Lo realmente novedoso es que entre la llamada “oposición” haya cundido también el lenguaje oficial y personas irreprochables (no colaboracionistas) repitan con toda naturalidad eso de la “República Bolivariana de Venezuela” sin detenerse ni un segundo a pensar porqué es o cómo puede ser una república así o bien se responden “porque lo dice la Constitución”; pero de allí a Fuerza Armada, Guardia Nacional, Policía y pare usted de contar, que todas son “bolivarianas”, aunque esa denominación no aparezca en la Constitución.

También es inquietante escuchar a opositores que se refieren al comandante en jefe llamándolo “nuestro presidente”; o a Maduro “nuestro canciller” y así por el estilo. Esto no es otra sutileza del lenguaje. Por más que usted busque, nunca encontrará a los opositores de antaño llamando a Pérez Jiménez “nuestro presidente” o a Pedro Estrada “nuestro jefe de seguridad”, luego, salta a la vista que la apreciación de unos y otros era y es muy distinta.

Así como nadie dijo que Pérez Jiménez ganó el plebiscito limpiamente y que habría que esperar al año 1963 para ganarle en libérrimos comicios, que es lo democrático, con lo cual, seguramente todavía estaría en el gobierno.

Pero la oposición no sólo es gobiernista y bolivariana, a mucha honra, sino que también es socialista. No sólo disidentes que todavía están en el parlamento, sino aspirantes al parlamento que no disienten para nada.

Será incongruente pero cierto que los llamados obreros de Guayana protestan; pero previamente aclaran que ellos fueron los que se enfrentaron al “paro golpista y al sabotaje petrolero”; que están con el proceso, que no son guarimberos ni boicoteadores (los demás sí lo eran); pero quieren que les paguen, que los reconozcan como accionistas tipo A de las empresas, en fin, que su conciencia de clase es subjetiva y crematística.

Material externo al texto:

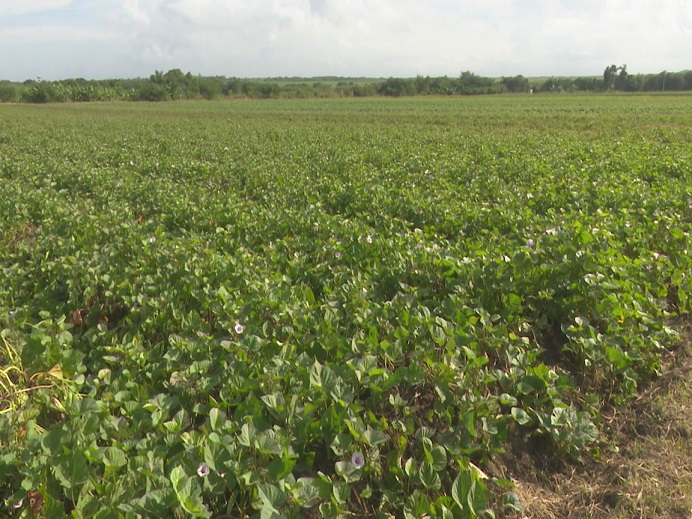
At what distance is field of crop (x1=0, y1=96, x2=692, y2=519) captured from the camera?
2.10 meters

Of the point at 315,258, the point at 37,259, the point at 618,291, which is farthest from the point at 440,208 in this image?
the point at 37,259

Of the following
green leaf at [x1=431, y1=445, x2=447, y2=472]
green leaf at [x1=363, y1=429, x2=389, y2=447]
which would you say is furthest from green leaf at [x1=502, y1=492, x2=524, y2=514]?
green leaf at [x1=363, y1=429, x2=389, y2=447]

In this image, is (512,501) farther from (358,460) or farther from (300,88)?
(300,88)

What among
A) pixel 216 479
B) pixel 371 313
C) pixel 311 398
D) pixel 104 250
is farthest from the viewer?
pixel 104 250

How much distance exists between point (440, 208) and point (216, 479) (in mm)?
4839

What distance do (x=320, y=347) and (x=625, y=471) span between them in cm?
178

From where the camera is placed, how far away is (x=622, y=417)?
2.85m

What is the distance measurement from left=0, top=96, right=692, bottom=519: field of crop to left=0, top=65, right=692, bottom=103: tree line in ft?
242

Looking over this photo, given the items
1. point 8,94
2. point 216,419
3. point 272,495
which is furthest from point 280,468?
point 8,94

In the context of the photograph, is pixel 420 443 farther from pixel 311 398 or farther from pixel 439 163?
pixel 439 163

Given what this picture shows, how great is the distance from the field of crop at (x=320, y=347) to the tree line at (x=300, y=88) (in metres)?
73.7

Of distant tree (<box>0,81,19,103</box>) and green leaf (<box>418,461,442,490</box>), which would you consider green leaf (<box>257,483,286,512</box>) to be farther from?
distant tree (<box>0,81,19,103</box>)

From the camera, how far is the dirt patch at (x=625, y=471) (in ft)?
7.36

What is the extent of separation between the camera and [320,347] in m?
3.08
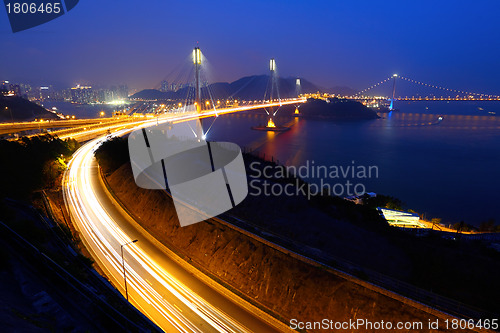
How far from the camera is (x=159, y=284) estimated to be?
4441mm

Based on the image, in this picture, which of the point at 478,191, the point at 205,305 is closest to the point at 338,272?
the point at 205,305

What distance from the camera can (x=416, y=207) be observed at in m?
11.7

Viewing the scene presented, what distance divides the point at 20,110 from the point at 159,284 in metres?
29.4

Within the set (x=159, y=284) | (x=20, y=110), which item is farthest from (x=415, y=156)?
(x=20, y=110)

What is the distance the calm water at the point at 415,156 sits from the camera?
1234cm

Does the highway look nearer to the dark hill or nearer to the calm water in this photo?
the calm water

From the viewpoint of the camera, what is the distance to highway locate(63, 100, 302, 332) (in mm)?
3855

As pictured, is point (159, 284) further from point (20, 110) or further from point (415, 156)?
point (20, 110)

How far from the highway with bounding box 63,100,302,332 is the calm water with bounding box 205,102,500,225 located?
32.3 ft

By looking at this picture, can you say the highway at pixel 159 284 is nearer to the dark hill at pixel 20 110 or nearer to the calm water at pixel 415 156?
the calm water at pixel 415 156

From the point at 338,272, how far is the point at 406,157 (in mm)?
18420

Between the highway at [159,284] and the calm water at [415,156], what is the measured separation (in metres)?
9.85

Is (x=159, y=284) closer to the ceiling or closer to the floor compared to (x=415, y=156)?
closer to the ceiling

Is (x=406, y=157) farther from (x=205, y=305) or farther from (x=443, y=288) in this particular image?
(x=205, y=305)
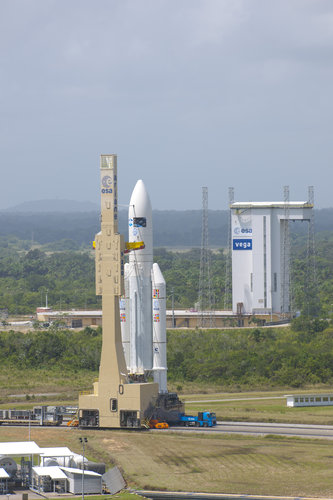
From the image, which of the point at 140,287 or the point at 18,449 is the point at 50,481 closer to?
the point at 18,449

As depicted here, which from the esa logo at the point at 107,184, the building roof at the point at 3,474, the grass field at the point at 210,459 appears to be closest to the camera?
the building roof at the point at 3,474

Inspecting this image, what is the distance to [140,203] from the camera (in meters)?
80.8

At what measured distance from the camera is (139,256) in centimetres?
8044

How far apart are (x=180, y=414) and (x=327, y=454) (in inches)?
647

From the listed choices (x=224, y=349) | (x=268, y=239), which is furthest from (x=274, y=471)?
(x=268, y=239)

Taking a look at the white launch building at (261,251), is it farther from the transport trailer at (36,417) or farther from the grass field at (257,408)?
the transport trailer at (36,417)

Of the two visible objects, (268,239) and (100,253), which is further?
(268,239)

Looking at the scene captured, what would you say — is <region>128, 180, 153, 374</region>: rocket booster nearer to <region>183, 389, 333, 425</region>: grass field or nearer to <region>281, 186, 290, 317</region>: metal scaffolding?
<region>183, 389, 333, 425</region>: grass field

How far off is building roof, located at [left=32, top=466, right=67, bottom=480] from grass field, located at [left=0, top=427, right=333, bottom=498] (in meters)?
3.62

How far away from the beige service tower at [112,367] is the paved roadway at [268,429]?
2662mm

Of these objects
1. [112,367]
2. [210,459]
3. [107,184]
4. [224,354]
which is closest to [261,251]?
[224,354]

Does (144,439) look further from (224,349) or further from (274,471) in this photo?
(224,349)

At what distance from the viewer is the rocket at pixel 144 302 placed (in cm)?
8019

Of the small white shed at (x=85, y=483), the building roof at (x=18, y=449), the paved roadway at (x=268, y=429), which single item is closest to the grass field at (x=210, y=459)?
the small white shed at (x=85, y=483)
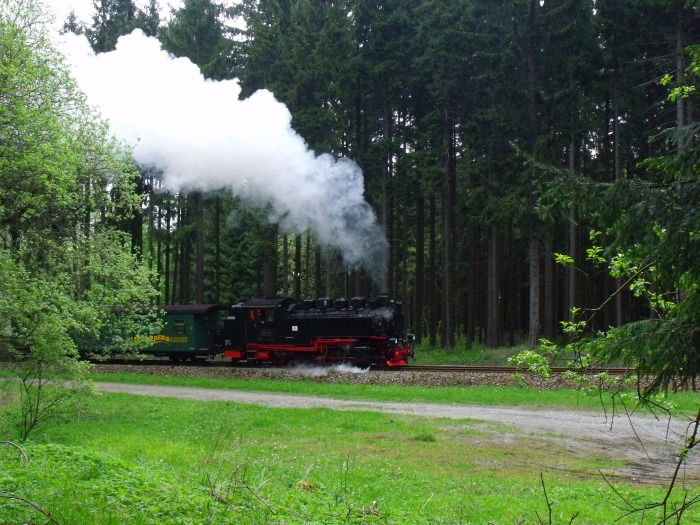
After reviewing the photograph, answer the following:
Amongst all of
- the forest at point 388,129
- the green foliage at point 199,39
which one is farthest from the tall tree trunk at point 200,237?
the green foliage at point 199,39

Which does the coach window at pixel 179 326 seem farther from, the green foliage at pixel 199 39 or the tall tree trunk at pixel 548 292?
the tall tree trunk at pixel 548 292

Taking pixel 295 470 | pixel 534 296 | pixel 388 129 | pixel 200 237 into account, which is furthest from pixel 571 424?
pixel 200 237

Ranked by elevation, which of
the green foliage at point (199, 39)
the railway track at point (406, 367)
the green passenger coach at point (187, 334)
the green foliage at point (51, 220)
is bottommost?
the railway track at point (406, 367)

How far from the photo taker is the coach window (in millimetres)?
27953

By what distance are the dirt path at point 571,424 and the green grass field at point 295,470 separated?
45cm

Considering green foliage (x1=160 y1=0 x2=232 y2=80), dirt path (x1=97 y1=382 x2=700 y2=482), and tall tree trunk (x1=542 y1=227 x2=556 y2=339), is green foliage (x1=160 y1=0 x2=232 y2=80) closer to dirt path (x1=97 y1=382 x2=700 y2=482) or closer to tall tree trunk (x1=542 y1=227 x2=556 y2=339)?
tall tree trunk (x1=542 y1=227 x2=556 y2=339)

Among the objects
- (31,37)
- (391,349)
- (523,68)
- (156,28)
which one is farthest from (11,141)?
(156,28)

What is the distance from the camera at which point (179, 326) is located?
91.9 feet

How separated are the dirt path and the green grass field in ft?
1.46

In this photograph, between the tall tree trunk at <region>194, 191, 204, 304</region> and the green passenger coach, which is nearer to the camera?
the green passenger coach

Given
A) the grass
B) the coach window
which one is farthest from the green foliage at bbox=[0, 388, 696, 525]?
the coach window

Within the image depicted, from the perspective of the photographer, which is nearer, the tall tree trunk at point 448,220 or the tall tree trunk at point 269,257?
the tall tree trunk at point 448,220

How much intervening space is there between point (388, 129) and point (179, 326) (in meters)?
14.7

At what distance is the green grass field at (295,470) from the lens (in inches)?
275
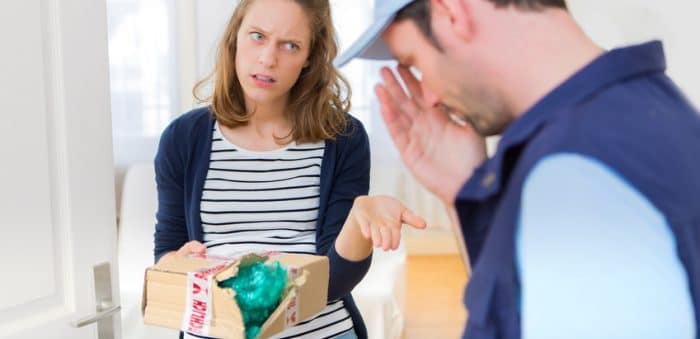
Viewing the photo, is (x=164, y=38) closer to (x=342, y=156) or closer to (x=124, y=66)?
(x=124, y=66)

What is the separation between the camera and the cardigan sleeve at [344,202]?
1094mm

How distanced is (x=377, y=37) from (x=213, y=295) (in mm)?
448

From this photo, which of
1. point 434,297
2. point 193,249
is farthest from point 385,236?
point 434,297

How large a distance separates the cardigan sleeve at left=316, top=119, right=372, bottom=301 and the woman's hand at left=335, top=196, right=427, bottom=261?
0.02 metres

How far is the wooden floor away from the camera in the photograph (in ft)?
8.56

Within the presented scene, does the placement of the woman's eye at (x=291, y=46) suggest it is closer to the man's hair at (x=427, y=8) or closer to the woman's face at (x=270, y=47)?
the woman's face at (x=270, y=47)

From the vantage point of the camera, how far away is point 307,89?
48.1 inches

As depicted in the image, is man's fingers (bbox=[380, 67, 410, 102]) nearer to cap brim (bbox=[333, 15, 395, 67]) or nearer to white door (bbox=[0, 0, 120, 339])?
cap brim (bbox=[333, 15, 395, 67])

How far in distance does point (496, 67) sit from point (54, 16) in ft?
2.63

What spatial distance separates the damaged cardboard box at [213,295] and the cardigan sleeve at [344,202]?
4.0 inches

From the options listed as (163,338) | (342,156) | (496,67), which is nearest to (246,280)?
(342,156)

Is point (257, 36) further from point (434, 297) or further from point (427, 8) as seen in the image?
point (434, 297)

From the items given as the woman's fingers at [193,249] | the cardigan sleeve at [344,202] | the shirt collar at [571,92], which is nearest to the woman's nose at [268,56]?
the cardigan sleeve at [344,202]

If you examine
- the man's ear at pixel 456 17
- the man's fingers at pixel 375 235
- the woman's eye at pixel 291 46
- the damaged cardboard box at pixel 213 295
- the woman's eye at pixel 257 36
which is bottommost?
the damaged cardboard box at pixel 213 295
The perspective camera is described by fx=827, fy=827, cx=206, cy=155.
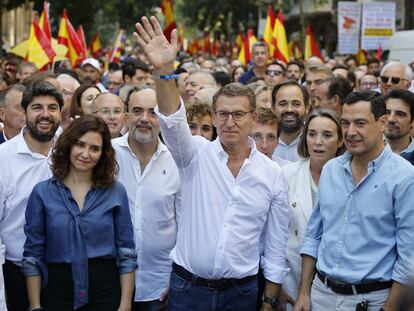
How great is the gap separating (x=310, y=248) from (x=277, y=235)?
269 mm

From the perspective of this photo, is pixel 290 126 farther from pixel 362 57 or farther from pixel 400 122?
pixel 362 57

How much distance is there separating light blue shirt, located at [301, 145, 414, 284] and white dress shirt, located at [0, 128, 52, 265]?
2.05m

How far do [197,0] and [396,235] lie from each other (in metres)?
54.9

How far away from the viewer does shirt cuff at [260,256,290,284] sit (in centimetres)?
537

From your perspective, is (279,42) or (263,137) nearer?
(263,137)

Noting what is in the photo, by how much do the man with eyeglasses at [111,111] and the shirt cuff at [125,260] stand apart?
2.23 m

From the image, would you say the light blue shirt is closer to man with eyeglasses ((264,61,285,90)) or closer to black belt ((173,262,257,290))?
black belt ((173,262,257,290))

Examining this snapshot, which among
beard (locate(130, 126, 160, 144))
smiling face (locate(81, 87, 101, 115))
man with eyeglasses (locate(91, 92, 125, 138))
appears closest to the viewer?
beard (locate(130, 126, 160, 144))

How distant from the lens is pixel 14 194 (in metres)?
5.57

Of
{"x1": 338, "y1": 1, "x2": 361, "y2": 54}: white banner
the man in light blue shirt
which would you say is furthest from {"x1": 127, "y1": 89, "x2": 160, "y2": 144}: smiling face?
{"x1": 338, "y1": 1, "x2": 361, "y2": 54}: white banner

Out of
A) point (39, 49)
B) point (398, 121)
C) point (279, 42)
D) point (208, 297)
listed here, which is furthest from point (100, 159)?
point (279, 42)

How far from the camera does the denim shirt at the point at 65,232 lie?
5.13 meters

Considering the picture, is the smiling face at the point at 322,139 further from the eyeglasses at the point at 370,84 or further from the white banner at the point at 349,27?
the white banner at the point at 349,27

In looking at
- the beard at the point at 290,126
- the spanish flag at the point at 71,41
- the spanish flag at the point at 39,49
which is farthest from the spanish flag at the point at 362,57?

Como desconcertante ver a Andrés Velásquez como su vocero, el jefe de la Causa R, partido cuyo ideólogo, Alfredo Maneiro, es el héroe epónimo de las empresas básicas, bautizadas con su nombre una vez que les fueron “arrancadas a los adecos y a los copeyanos”, quienes “no volverán”.

Venezuela ha caído en una antinomia que sería indescifrable si no fuera porque basta saber que para la izquierda la democracia siempre fue una farsa. Partidos que se alternaban como quien opta entre dos marcas de refrescos, cambiando para que todo quede igual. ¡Eso es lo que tenía que lograr el socialismo para superar su fracaso histórico y volverse “democrático”!

Un gobierno socialista con una oposición también socialista, que se alternen en el poder para que lo que uno no consiga por las malas el otro lo logre por las buenas. El viejo truco del policía (o ladrón) bueno y el policía (o ladrón) malo; pero todos con el mismo objetivo: ultrajar y desvalijar a la víctima.

No hay socialistas malos y socialistas buenos, porque unos quieran lograr con la violencia lo que los otros pretenden conseguir con el consentimiento de los expropiados. Esto sólo lleva a un atolladero en que es imposible decidir si la oposición es peor que el gobierno o viceversa.

Ya es legión la gente que dice, como Noel Leal: “Quiero salir de Chavez, ¡pero la oposición no me deja!”